EDITOR’S NOTE: The Daily Post will be running opinion pieces by Esther Cepeda to fill the column space left by the death of David Broder. Let us know what you think of her viewpoints by filling out our online letter form.
A casual observer might welcome Utah’s recently approved legislation to grant work permits to illegal immigrants and allow police officers to determine the immigration status of certain suspects as a step in the right direction. It might seem a sign that, at least at the state level, legislators of opposing ideologies are willing to take big risks to circumvent the federal government’s stuporous inaction on comprehensive immigration reform.
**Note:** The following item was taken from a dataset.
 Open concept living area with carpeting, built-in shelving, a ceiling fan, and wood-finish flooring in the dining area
Scanning headlines such as “Utah GOP Adopts Immigration Alternative,” “The Anti-Arizonans,” “Utah Seeks a Better Way on Illegal Immigration,” one might be forgiven for thinking that forging a middle path between draconian enforcement-only measures and fling-the-doors-open amnesty could be a model for how the country approaches the prickly issue of what to do with the 11.2 million illegal immigrants who live in the United States.
But the devil is in the details. For closer observers, the picture is bleak. It smacks of window dressing.
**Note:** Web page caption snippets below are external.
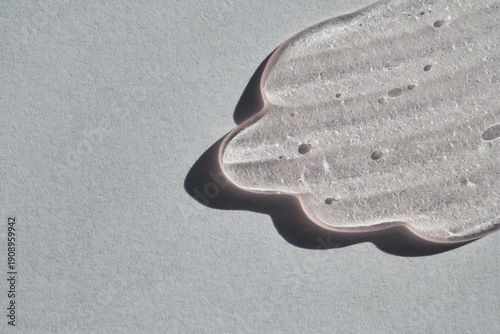 Clear skincare serum gel smear on gray background, showcasing texture and air bubbles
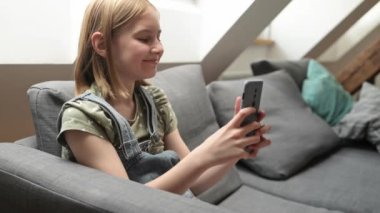 Akıllı telefonlu kız evdeki kanepede oturuyor sosyal medyadan arkadaşlarıyla sohbet ediyor ve gülümsüyor. Cep telefonuyla mesajlaşan güzel bir çocuk.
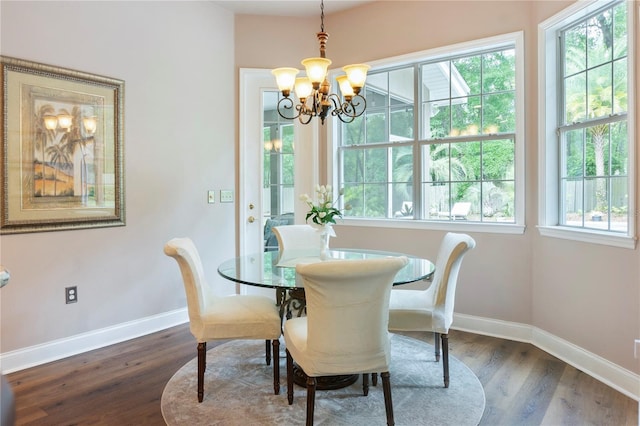 4515 SW 97th Ter, Gainesville, FL 32608 - dining room featuring baseboards, a chandelier, and dark wood finished floors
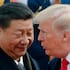 In this Nov. 9, 2017, file photo, US President Donald Trump, right, chats with Chinese President Xi Jinping during a welcome ceremony at the Great Hall of the People in Beijing.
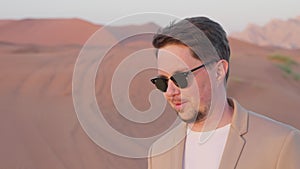 Portrait smiling businessman in sunglasses enjoying sunset in red desert in UAE.
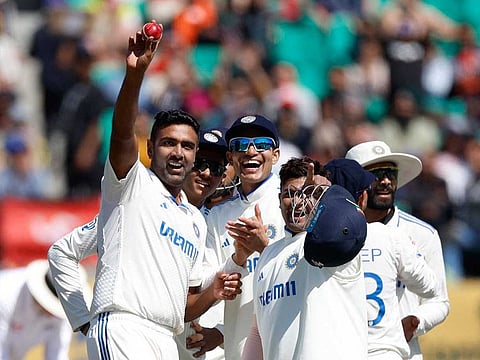India's Ravichandran Ashwin acknowledges the fans and celebrates his five-wicket-haul with teammates after taking the wicket of England's Ben Foakes, in the Fifth Test between India and England.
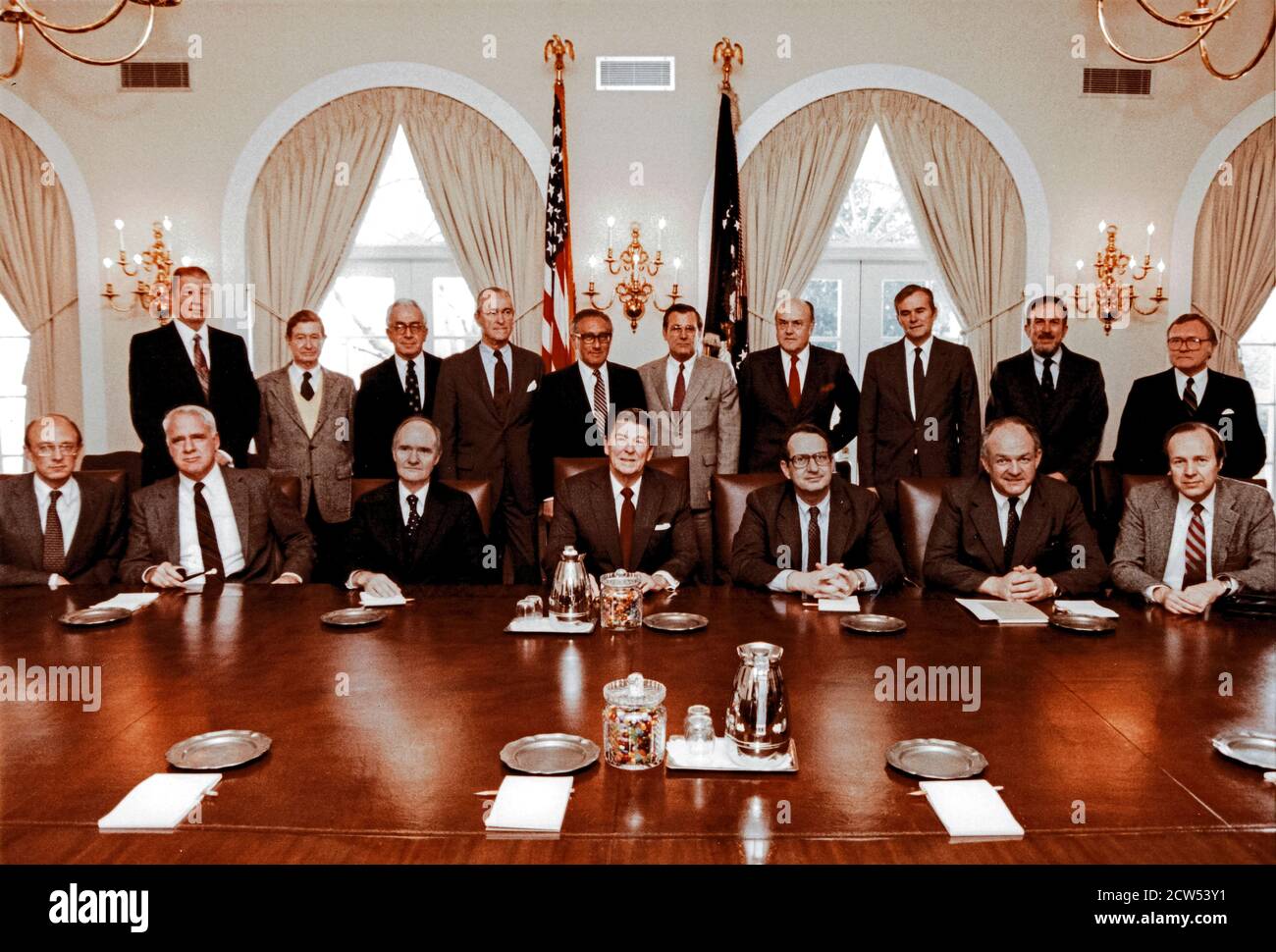 In this photo released by the White House, United States President Ronald Reagan poses with the President's Commission on Strategic Forces and the Special Counselors to the commission in in the Cabinet Room of the White House in Washington, DC on February 9, 1983. Seated in the front row: James Woolsey; Dr. James Schlesinger; Brent Scowcroft, Chairman; President Reagan; Dr. John Deutsch; Thomas Reed; Dr. William Perry. Standing in the back row, from left to right are: John Lyons; Vice Admiral Levering Smith, US Navy (Retired); Lloyd Cutler; Richard Helms; Dr. Henry Kissinger; Donald Rumsfeld Stock Photo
Though the package of bills was negotiated, passed and delivered to Gov. Gary Herbert’s desk for a final signature, there are no guarantees that the legislation will ever be acted on. Predictably, few are happy with the compromise. But the more important point is that the pesky business of the enforcement of immigration laws is the exclusive power of the federal government. That’s the same standard under which the U.S. Department of Justice went to court to stop most of Arizona’s “papers please” law from going into effect.
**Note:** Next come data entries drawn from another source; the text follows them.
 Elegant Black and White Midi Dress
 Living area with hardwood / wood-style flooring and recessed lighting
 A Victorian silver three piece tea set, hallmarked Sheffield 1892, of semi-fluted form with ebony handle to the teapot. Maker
And speaking of the law enforcement measures, you might be wondering how the enforcement guidelines that Utah lawmakers negotiated — in a package of bills that includes a guest worker program, a cooperative migrant worker agreement with the Mexican state of Nuevo Leon, and a program for residents to sponsor and be financially responsible for an “alien friend” — compares to Arizona’s dreaded law.
It’s not much different.
While Arizona legislators wanted to be able to stop anyone and ask for official documents to prove immigration status on a “reasonable suspicion” that they might be in the country illegally, the Utah bill would require an officer to determine a suspect’s status if the person was stopped or detained for committing a felony or serious misdemeanor. Such checks would be optional under lesser circumstances, such as a traffic stop, but some people still feel the law goes way too far.
“Look, we cooperate with immigration enforcement officials during criminal investigations all the time,” said Salt Lake City Police Chief Chris Burbank. “It’s not like I’m soft on crime, but it has always been my belief that it is not the role of local law enforcement agencies to enforce the immigration laws.
“Almost 30 percent of my population is Hispanic, and I also have a legal refugee community. And even just talk about this legislation is driving a wedge between our department and them.”
I spoke to Burbank on the eve of the governor signing the immigration bills and he was steadfast that his department will opt out of any checks for legal residency. “But the damage will be done,” Burbank said. “There are 15 different police agencies who patrol the Salt Lake Valley alone, and if even one of them does this, then it might as well be all of us because once word gets out, people assume every police department is doing it.”
According to Burbank, it’s not just that the extra enforcement responsibilities are expensive and unfunded. Or that community relations and the ability to solve and prevent crimes will suffer if the local police are required to wade into immigration matters. “Deportation just does not work well for us as a deterrent,” Burbank said. “In fact it has little to impact because people consistently return as soon as they are able.”
And if they don’t return to Utah or Arizona, they’ll head to other states with different laws and welcoming employers.
Let’s face it: State measures might provide legislative “feel goods” and even solve a few local problems in the short term. But a patchwork of state solutions that could be implemented differently from jurisdiction to jurisdiction is not the answer.
Ironically, that’s the point that nearly every organization fighting for strict enforcement or immigration law reform agrees on: Piecemeal immigration solutions aren’t going to get us anywhere in the long run.